--- Provided text ---
Again, the National Assembly has commenced fresh efforts at tinkering with the 1999 Constitution. UCHENNA AWOM in this analysis identifies the problem areas that could hamper the process
The echoes of the just concluded constitutional retreat organized by Senate Committee on Review of the 1999 Constitution would continue to reverberate for a longtime. Not because of the focal areas of the fresh effort, but the associated controversies arising from some proposals that have to do with tenure of executive office holders.
That singular issue,which was poignantly raised first by Prof. Isawa Elaigwu on the score that he would suggest a single term of 5years has seemed to overshadow the original 16-point agenda, which the committee had listed as areas of concentration.
Elaigwu, who was one of the paper presenters at the retreat, was effusive and carefully begged to disagree with President Goodluck Jonathan, who he quoted as having suggested a single term of 7years for elected office holders. He cautioned that such a number of years would not achieve the purpose or right whatever inherent problems in the status quo.
However, the committee simply noted and agreed to incorporate such proposals like any other. That was it, but the Deputy President of the Senate, Senator Ike Ekweremadu had to explain later that the committee was not the author of the single term issue, but was only collating proposals and memoranda that could guide the committee’s work.

--- Challenge ---
Proceed with the analysis of the Senate's constitutional review retreat, picking up right after its last sentence.

Stored data:
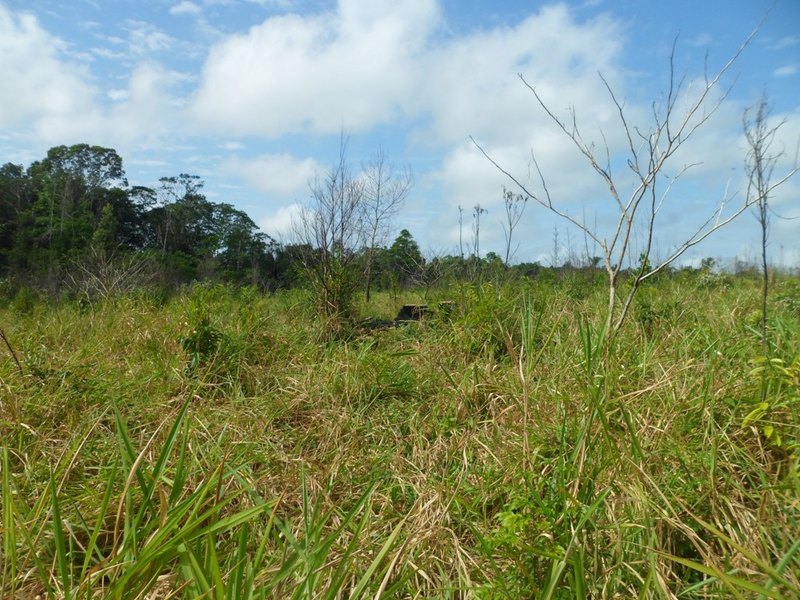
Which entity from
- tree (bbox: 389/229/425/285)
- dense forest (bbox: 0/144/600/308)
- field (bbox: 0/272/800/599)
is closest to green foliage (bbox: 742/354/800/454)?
field (bbox: 0/272/800/599)

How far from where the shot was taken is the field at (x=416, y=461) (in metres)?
1.59

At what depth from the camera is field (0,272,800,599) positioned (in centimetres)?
159

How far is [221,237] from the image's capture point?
26875 mm

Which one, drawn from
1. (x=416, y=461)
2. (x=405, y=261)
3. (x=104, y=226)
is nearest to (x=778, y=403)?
(x=416, y=461)

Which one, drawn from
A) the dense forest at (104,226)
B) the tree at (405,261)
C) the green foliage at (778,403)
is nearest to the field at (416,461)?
the green foliage at (778,403)

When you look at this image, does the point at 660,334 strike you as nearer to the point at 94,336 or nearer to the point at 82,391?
the point at 82,391

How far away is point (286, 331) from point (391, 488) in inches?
119

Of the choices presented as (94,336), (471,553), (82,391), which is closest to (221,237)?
(94,336)

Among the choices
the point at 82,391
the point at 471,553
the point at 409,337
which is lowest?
the point at 471,553

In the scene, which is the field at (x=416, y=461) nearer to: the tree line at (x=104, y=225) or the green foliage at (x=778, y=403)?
the green foliage at (x=778, y=403)

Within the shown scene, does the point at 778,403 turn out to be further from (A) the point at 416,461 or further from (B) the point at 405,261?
(B) the point at 405,261

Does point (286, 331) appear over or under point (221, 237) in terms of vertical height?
under

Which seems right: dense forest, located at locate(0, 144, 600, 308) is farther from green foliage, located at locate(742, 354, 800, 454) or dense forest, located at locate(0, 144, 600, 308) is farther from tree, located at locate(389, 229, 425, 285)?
green foliage, located at locate(742, 354, 800, 454)

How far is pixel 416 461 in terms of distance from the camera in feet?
9.51
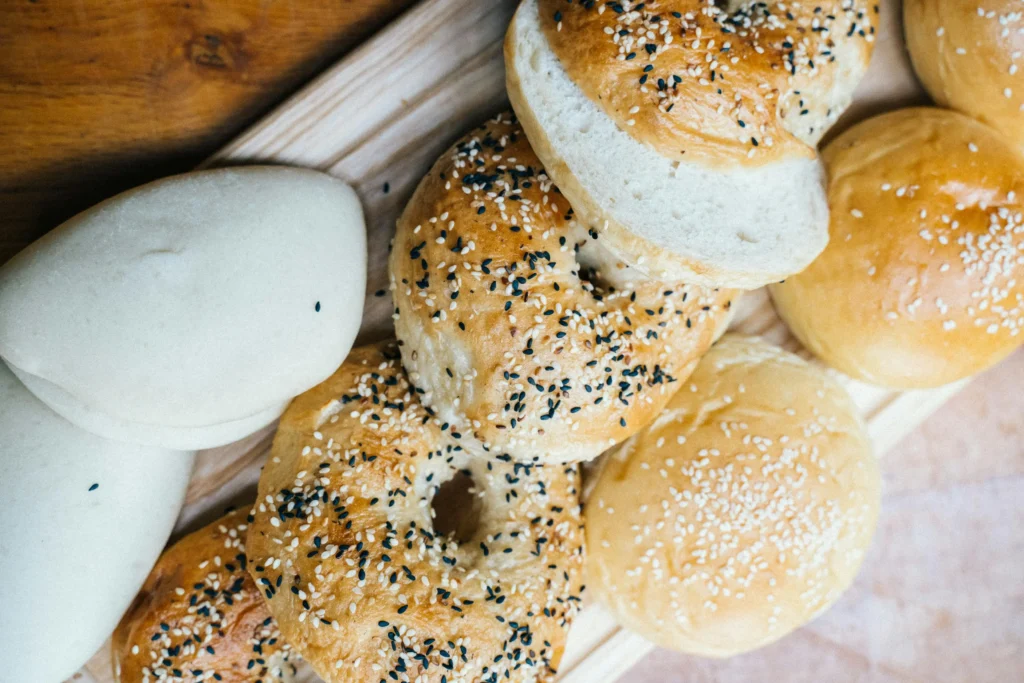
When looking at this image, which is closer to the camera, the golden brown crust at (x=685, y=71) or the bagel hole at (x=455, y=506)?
the golden brown crust at (x=685, y=71)

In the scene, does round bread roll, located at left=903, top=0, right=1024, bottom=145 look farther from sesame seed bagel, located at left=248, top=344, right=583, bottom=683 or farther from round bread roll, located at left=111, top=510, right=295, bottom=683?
round bread roll, located at left=111, top=510, right=295, bottom=683

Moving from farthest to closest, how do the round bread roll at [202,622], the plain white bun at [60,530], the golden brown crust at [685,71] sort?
the round bread roll at [202,622], the plain white bun at [60,530], the golden brown crust at [685,71]

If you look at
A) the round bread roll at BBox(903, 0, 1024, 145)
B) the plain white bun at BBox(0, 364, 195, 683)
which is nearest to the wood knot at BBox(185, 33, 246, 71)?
the plain white bun at BBox(0, 364, 195, 683)

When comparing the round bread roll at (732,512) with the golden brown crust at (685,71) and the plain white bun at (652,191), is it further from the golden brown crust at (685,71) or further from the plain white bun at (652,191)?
the golden brown crust at (685,71)

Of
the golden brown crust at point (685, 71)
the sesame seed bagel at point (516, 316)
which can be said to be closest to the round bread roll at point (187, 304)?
the sesame seed bagel at point (516, 316)

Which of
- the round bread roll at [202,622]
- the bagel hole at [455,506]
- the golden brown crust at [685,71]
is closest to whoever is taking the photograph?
the golden brown crust at [685,71]

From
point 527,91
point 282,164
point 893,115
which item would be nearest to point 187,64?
point 282,164
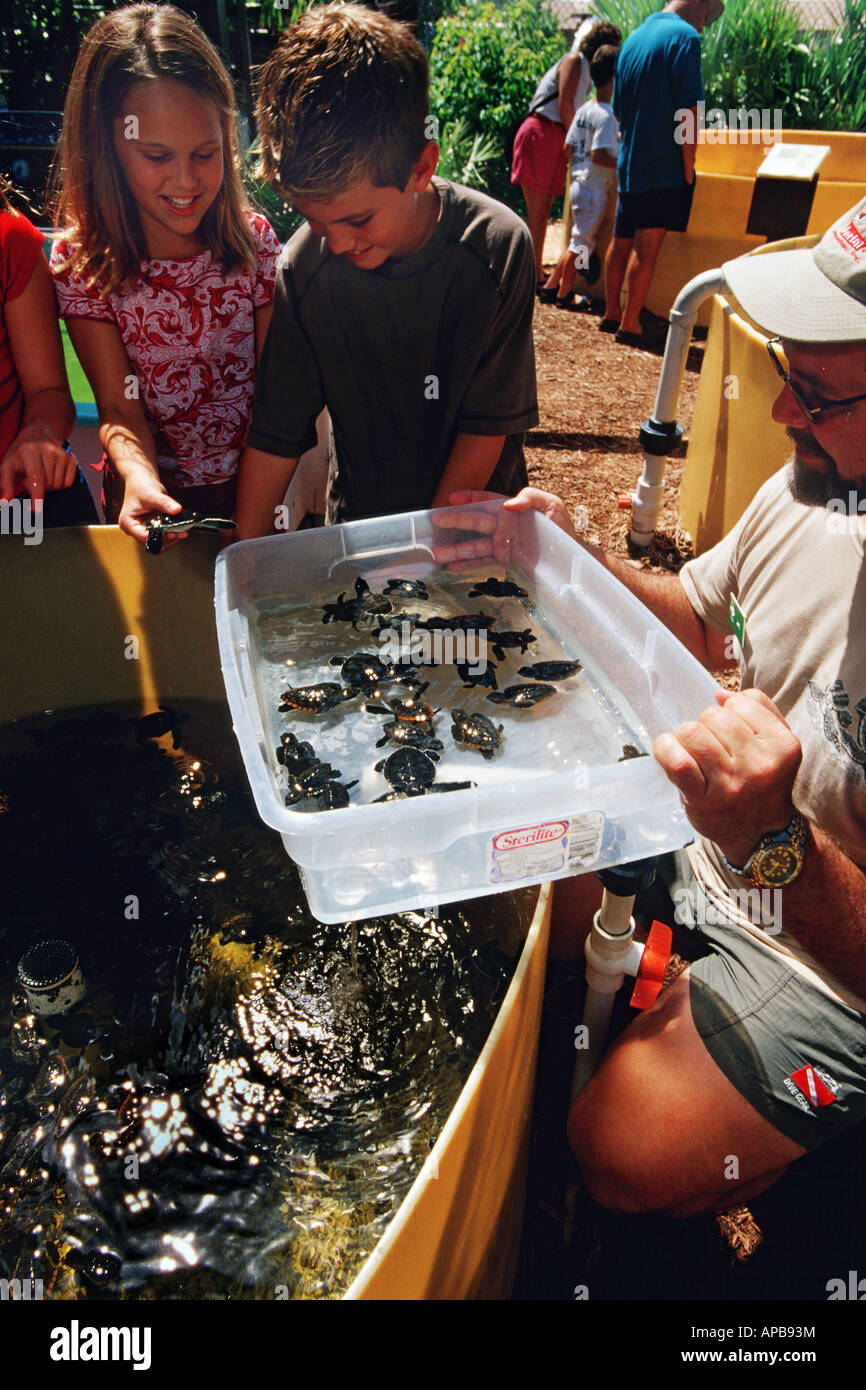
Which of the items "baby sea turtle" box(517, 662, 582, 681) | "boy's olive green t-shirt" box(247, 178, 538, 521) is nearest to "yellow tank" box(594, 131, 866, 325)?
"boy's olive green t-shirt" box(247, 178, 538, 521)

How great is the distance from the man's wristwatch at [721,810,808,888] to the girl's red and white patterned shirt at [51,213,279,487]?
1.96 meters

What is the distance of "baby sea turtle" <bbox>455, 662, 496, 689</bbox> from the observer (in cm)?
187

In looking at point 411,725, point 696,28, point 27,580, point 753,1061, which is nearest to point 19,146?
point 696,28

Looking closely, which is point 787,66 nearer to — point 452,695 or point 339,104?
point 339,104

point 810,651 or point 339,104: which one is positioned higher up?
point 339,104

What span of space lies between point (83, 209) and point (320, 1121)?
2.27 meters

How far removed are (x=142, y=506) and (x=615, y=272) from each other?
611 cm

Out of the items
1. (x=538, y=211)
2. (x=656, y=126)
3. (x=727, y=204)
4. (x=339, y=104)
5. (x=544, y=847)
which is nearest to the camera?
(x=544, y=847)

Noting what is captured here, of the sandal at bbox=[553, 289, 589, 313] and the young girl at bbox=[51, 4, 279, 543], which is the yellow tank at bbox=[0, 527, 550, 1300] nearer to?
the young girl at bbox=[51, 4, 279, 543]

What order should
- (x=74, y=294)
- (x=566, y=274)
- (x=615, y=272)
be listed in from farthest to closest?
(x=566, y=274), (x=615, y=272), (x=74, y=294)

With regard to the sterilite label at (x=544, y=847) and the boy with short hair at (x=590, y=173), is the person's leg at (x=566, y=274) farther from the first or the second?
the sterilite label at (x=544, y=847)

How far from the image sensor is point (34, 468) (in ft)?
6.93

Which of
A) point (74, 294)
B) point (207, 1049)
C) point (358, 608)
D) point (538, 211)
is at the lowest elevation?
point (207, 1049)

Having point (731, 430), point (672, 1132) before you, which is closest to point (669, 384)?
point (731, 430)
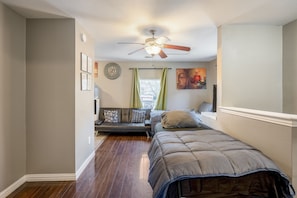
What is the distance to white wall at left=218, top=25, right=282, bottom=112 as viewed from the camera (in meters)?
3.32

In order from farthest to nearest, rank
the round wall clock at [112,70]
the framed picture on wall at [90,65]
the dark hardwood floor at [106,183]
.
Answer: the round wall clock at [112,70], the framed picture on wall at [90,65], the dark hardwood floor at [106,183]

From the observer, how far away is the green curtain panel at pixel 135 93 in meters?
7.04

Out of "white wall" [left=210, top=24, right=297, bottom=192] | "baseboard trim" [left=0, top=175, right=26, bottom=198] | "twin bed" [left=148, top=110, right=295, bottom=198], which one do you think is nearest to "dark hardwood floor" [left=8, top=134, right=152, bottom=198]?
"baseboard trim" [left=0, top=175, right=26, bottom=198]

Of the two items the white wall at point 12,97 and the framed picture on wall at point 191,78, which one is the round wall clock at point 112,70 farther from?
the white wall at point 12,97

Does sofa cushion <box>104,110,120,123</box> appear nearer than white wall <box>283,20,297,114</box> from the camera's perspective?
No

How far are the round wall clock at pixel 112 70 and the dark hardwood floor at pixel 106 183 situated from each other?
3428 mm

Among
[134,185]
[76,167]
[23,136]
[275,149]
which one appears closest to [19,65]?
[23,136]

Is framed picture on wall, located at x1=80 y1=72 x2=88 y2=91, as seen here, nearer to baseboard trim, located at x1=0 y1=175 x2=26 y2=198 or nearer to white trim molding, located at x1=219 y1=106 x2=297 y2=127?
baseboard trim, located at x1=0 y1=175 x2=26 y2=198

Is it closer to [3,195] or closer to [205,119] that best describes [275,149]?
[205,119]

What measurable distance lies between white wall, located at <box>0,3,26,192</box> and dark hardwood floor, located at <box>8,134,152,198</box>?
1.13ft

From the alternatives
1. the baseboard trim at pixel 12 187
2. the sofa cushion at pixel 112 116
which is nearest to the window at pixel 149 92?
the sofa cushion at pixel 112 116

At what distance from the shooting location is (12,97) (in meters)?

--- Task output ---
The other items on the agenda of the Senate committee tabled were the issues of state police, fiscal federalism, devolution of power and local government autonomy. Also the issues of constitutional recognition of the six geopolitical zones and the review of the Land Use Act were part of the 16 critical issues to be amended.
For records, in the 16 items listed, in which the 7th Senate had received submissions on and would form the basis of the committee’s assignment, none mentioned the issue of tenure of the executives from president down the line.
The areas specifically include - devolution of powers; creation of more states; recognition of the six geo-political zones; role of traditional rulers; local government; fiscal federalism; immunity clause; Nigeria police; and amendment of provisions relating to amendment of the Constitution, and boundary adjustment.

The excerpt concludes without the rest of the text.